- Written tasks
a) In the thread about burying an aquarium heater, why does the first reply say the heater should not go under the gravel? Answer in one to three sentences.
b) In the aquarium heater thread, what kind of heater does Dave say will almost disappear in a tank with a black background?
c) Pick up the thread about burying an aquarium heater where it stops.

- Extracted text
* Start *

# buried heater



## muffineatsfish (Jan 25, 2009)

lol i posted in the saltwater earlier, but same question., can i bury those like 7 inch cylinder heaters that you usually hang on the side of the tank under the gravel so it doesnt hang hidiously in the tank?


----------



## SueM (Jan 23, 2004)

NO, it would burn up


----------



## TBS_Dave (Oct 6, 2008)

If you want to hide it as much as possible hang it horizontally, close to the gravel (not touching). Make it so the cord runs up the corner of the tank, then put some plants in front of it (also make sure they aren't touching it).

I'm not sure exactly what type of heater you have and if you have some sort of background on the tank or not, but if you like the look of a black background you can get yourself a stealth heater and it will almost disappear. Plus the stealth heaters are awesome 


-Dave


----------



## muffineatsfish (Jan 25, 2009)

thank you that sucks but it is indeed good to know


----------



## TheOldSalt (Jan 28, 2005)

* End *

- Available data
* Start *

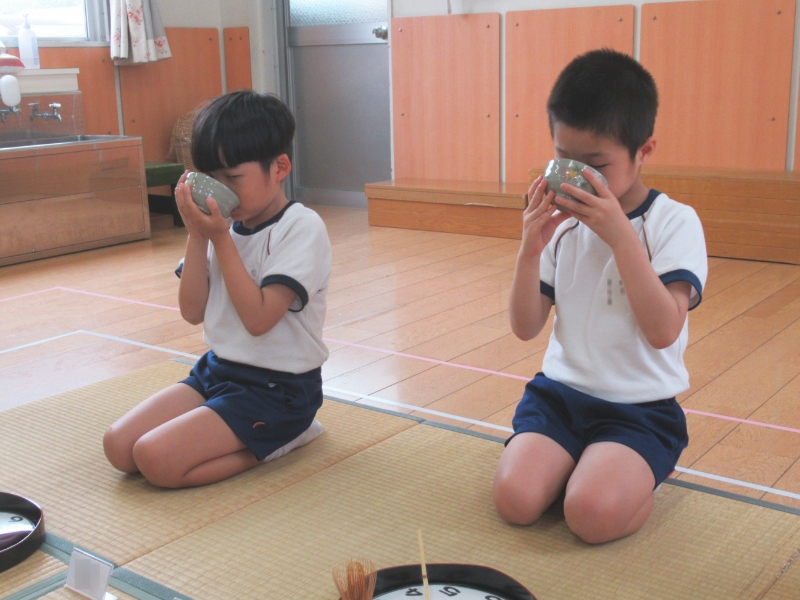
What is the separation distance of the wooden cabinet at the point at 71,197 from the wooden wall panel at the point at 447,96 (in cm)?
146

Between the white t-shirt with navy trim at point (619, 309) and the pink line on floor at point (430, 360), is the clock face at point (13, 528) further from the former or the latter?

* End *

- The answers
a) The first reply says burying the heater under the gravel would make it burn up.

b) A stealth heater.

c)
One other thing you need to know is that some heaters are submersible, but many more are NOT submersible. It's incredibly important that you know which one you have before dunking it completely underwater.


----------



## COM (Mar 15, 2008)

There actually are heaters that you can bury in the gravel. They are coil-style, and are hard to come by.

http://www.bigalsonline.com/BigAlsUS/ctl3684/cp18534/si1380870/cl0/redsearoottherm160heatingcable

I have never used one but I have always read that they are more nuisance than convenience.


----------



## muffineatsfish (Jan 25, 2009)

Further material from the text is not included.